Silverado musicians Mike Nadolson (guitar and vocals), Noel Taggart (mandolin and vocals), Kevin Gore (banjo and vocals) and Fred Wade (upright bass) bring this Celtic influenced, Appalachian offshoot of country music to Idyllwild. Silverado leader Nadolson is a recording artist and past bluegrass flatpicking and singing champion. He has been comfortably immersed in the bluegrass niche for over 30 years and called by Bluegrass Unlimited one of the finest singers to appear on the bluegrass music scene in recent years. Mandolin player Taggart, true to the fusion nature of bluegrass, brings a history of playing with bluegrass gospel groups. Bluegrass, a jazz and gospel influenced genre is not an old form, having grown in the 1940’s out of old country music. Bluegrass pioneer Bill Monroe characterized bluegrass as, “Scottish bagpipes and ole-time fiddlin’.

It’s Methodist and Holiness and Baptist. It’s blues and jazz, and it has a high lonesome [vocal] sound.”

As part of that desire to integrate the town center with the primary festival venue at the Nature Center on Highway 243, organizers are offering sponsorships beginning at $25 to local businesses. Participating businesses will be listed in festival promotional literature as sponsors. For every $10 spent at local participating businesses, customers would receive a ticket for a drawing for one of three gift baskets to be awarded during the festival. “We want them [the gift baskets] to be substantial,” said local businessman and festival organizer Bryan Tallent, “ with inn stays, vacation and restaurant and merchant offerings.”

Festival organizers are repeating what had made the festival successful in prior years — guided botanist-lead walking tours and hikes, opportunities to view lemon lilies growing along local stream beds, pioneer town arts and crafts, a Rotary pancake breakfast, an American Legion BBQ, a Friday evening July 20 “Taste of Idyllwild” featuring food and treats from local restaurants, and music, music and more music.

The in-town bluegrass event, on the street between the Fort and Jo’An’s Restaurant, might revive memories, for those who were here then, of Idyllwild’s 1970’s era Bluegrass Festival.

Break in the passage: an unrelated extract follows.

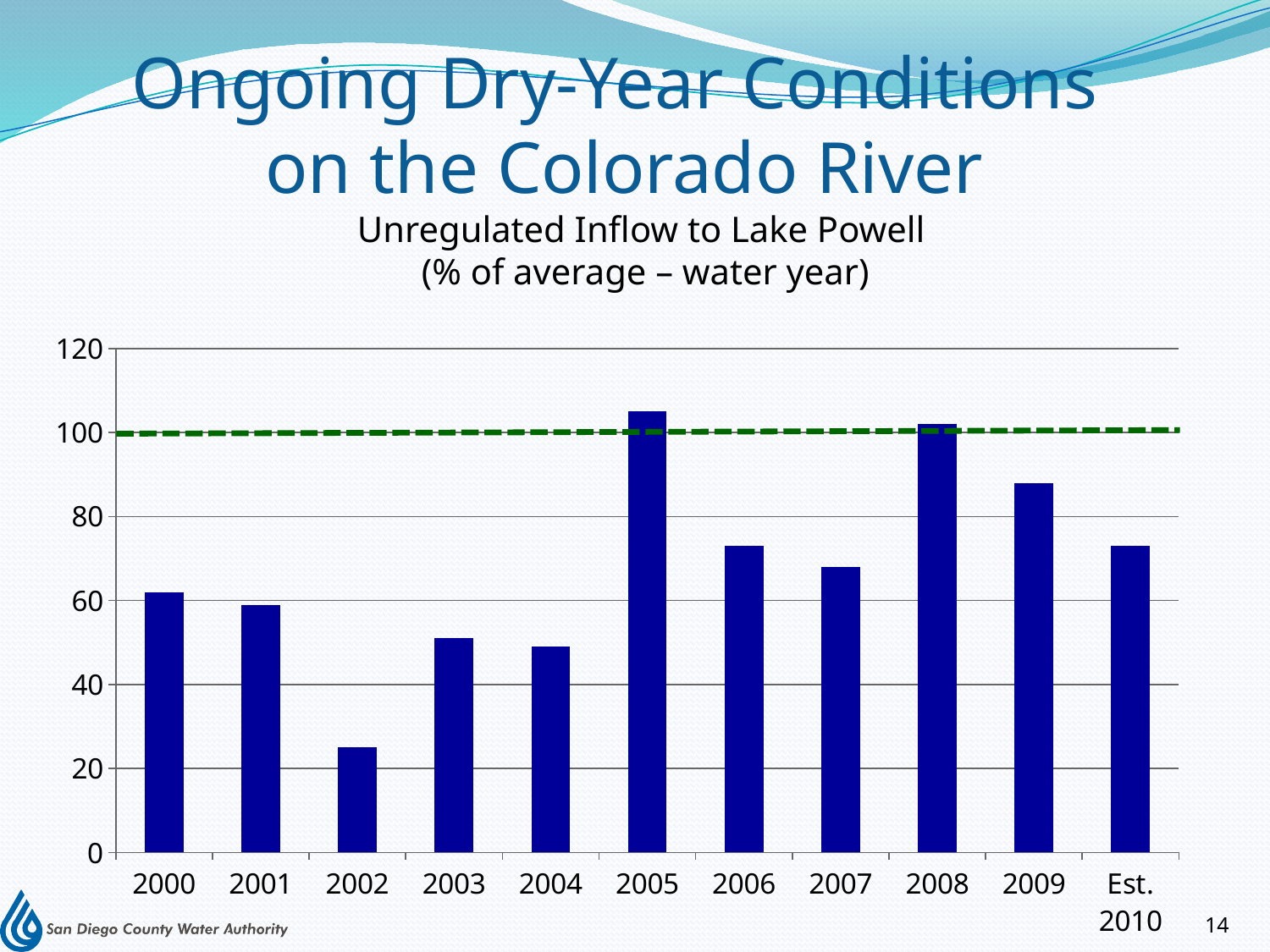
Which year has the highest unregulated inflow to Lake Powell? 2005 Which is larger, the value for 2009 or the value for 2007? 2009 How many years (categories) are plotted on the x axis? 11 Is the value for 2009 greater or less than 80? greater Is the value for 2004 greater or less than 60? less Do the values rise or fall from 2000 to 2002? fall What kind of chart is shown on the slide? bar chart Is the value for 2007 greater or less than 80? less Which year has the lowest unregulated inflow to Lake Powell? 2002 At what level on the y axis is the green dashed horizontal line drawn? 100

The Idyllwild festival, which ran from 1974 to 1979, was at the time the only such festival in Southern California.

In addition to providing some high-energy musical entertainment for Lemon Lily Festival patrons, this inaugural free evening of bluegrass music is designed to bring festival attendees back to Idyllwild’s town center to eat, drink, twirl, stomp and dance in Idyllwild’s warm evening summer air. “We want this first bluegrass music event to set the precedent for next year,” said Tallent. “We want the appearance to be right, nice without being overdone.”

Local artists are being sought to create festival banners, hung from stanchions throughout the town. Each unique creation will be auctioned at the end of the festival as will this year’s Lemon Lily Quilt, the centerpiece of the final evening’s auction and festivities. As in year’s past, organizers intend to promote the festival at other flower festivals prior to festival dates. The Idyllwild Garden Club is also pitching in to add yellow themed flower tubs and baskets throughout town during the festival.